‘I’m Dying Every Day’: Air India Crash Lone Survivor Begs for Lifeline;Vishwas Kumar Ramesh, trapped in Leicester silence
Digital Desk
          Vishwas Kumar Ramesh, the only soul to crawl from the flaming wreck of Air India flight AI171, told reporters yesterday his miracle escape now feels like “a curse that won’t end.”
Seated in 11A on the Ahmedabad–London Boeing 787 that nosedived into a medical hostel on June 12, the 40-year-old British-Indian kicked open a fuselage tear, fracturing legs, shoulders and spine while his brother Ajay burned beside him. Five months on, he cannot walk unaided, drive or speak to his three-year-old son.

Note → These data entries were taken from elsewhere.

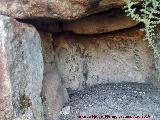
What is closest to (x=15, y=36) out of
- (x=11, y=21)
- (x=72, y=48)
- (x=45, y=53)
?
(x=11, y=21)

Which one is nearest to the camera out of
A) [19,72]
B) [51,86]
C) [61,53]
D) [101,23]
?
[19,72]

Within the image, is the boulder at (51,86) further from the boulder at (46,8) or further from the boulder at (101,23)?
the boulder at (46,8)

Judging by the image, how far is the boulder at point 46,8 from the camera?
1.64 m

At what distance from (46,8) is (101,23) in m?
0.56

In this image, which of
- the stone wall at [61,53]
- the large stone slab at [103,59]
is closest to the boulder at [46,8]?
A: the stone wall at [61,53]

“I wake screaming. My wife sleeps on the sofa. My mother hasn’t eaten properly since,” Ramesh whispered from the darkened living room of his Leicester home. Their Diu fish farm once the family’s pandemic pivot from garments lies abandoned; no one is left to haul nets.
Retired solicitor Radd Seiger, now the family’s voice, fired a letter to Air India CEO Campbell Wilson demanding a bespoke welfare package. The airline’s £21,500 interim cheque identical to bereaved families’ covers “barely two months of private therapy the NHS can’t provide,” Seiger said.
Air India insists 95 per cent of kin have received the same advance and Tata executives are scheduling personal visits. A sit-down with Ramesh is “imminent,” a spokesman added.
Back in Diu, father Rameshbhai keeps vigil outside his son’s empty childhood room. “One boy gone, one boy broken,” he said. Cousin Sunny reports nightly 3 a.m. terrors: “He bolts upright, yelling Ajay’s name.”
With the AAIB probe still pinning blame on dual-engine cutoff, Montreal Convention caps loom at £130,000 unless wilful neglect is proven. Seiger wants Air India to bypass courts and fund physio, counselling and income replacement now.